The Employee acknowledges and agrees that Section 14 of the Severance Law will apply only up to the Agreed Amount. The Employees hereby waives and relinquishes any amounts exceeding such Agreed Amount in any circumstances whatsoever.”

 

 
 

 

2.2       Section 8 of Exhibit A to the Employment Agreement shall be amended that, as of the Effective Date, the Employee’s monthly Salary shall be NIS 44,000.

 

2.3       Exhibit C to the Employment Agreement shall be deleted and replaced in its entirety with Exhibit C attached hereto.

 

3.      No Other Amendments. Upon the execution hereof, this Amendment shall have the effect of amending the Employment Agreement only in so far as required to give effect to the provisions herein. Unless otherwise specifically provided for herein, all other terms and conditions of the Employment Agreement shall remain in full force and effect.

 

4.      Entire Agreement.

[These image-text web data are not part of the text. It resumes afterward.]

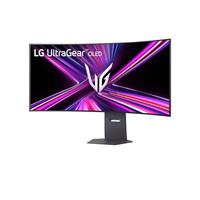 44,5" LG monitor UltraGear 45GX950A-B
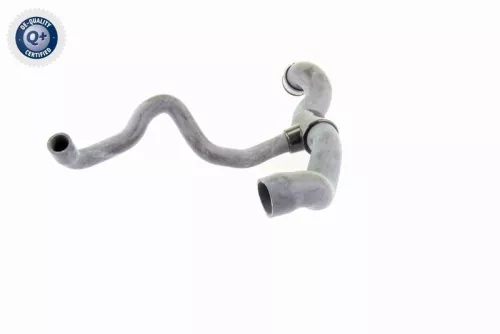 VAICO Radiator Hose (V30-1660)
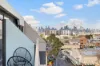 712/240 Barkly Street, Footscray, Vic 3011-Image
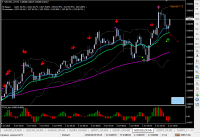 QIP Shot - Screen 061.png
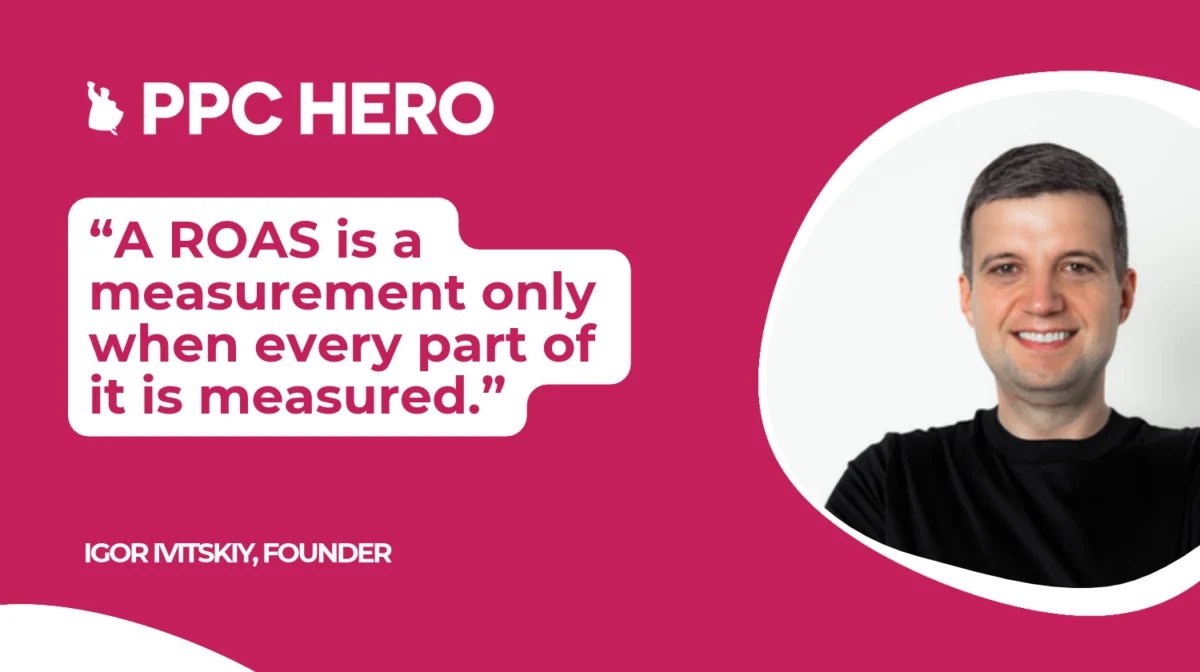 The Deceptive Metrics of Digital Advertising: How Inflated ROAS Masks Real Performance Issues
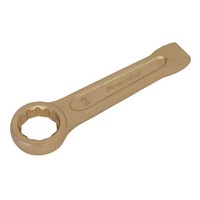 Sealey Slogging-RingschlüSsel 30Mm - Nicht Funkenbildend NS031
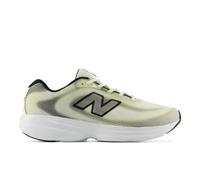 Scarpe New Balance 411 V4 Taglia 44 Cod M41120U Bianco
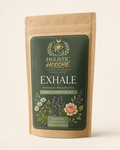 Exhale
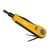 Quest TEL-6095 Impact Punchdown Tool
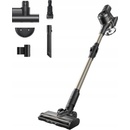 Dreame T30 Flex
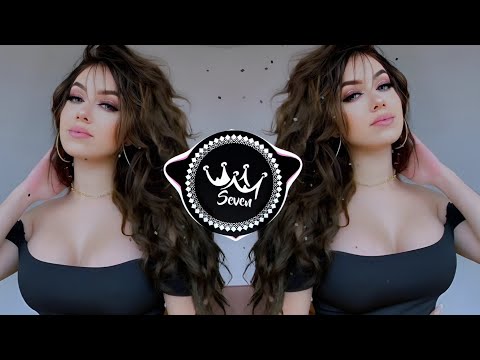 Salam (ريميكس تركماني) - Jeren Halnazarowa | Arabic Mood 2025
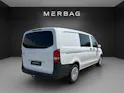 Mercedes-Benz Vito 114 CDI Lang Pro 9G-Tronic 4M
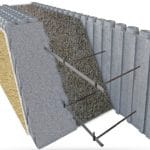 Construction passive euromac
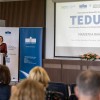 konferenca-o-turizmu, fakulteta-za-turizem-brezice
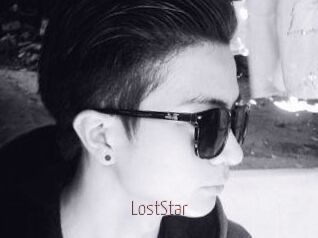 LostStar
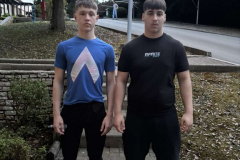 1776622566001_576x768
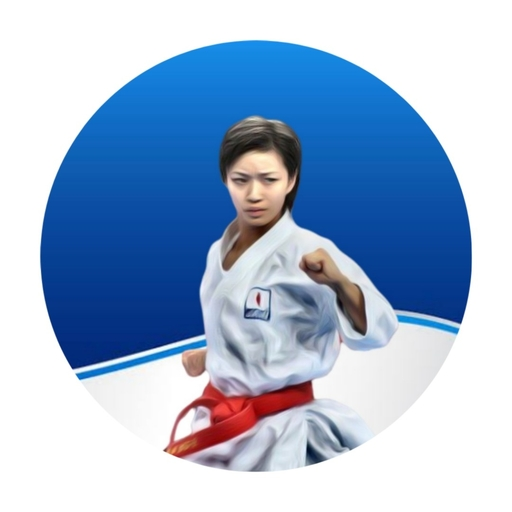 Download Shito-Ryu Karate WKF 3.4 Apk for android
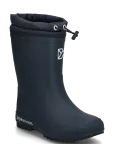 Didriksons - Slush Kids' Boots - K&otilde;rged kummikud - 27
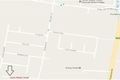 Property photo of 40 Straw Flower Circuit Greenvale VIC 3059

Upon execution, this Amendment shall be deemed an integral part of the Employment Agreement, and the Agreement shall be read as one amended agreement for all purposes.

 

IN WITNESS WHEREOF, the Company and the Employee have executed this Amendment effective as of the Effective Date.

   

Employee:   The Company:
     
/s/ Shilo Ben Zeev   /s/ Shilo Ben Zeev
Shilo Ben Zeev   LabStyle Innovation Ltd.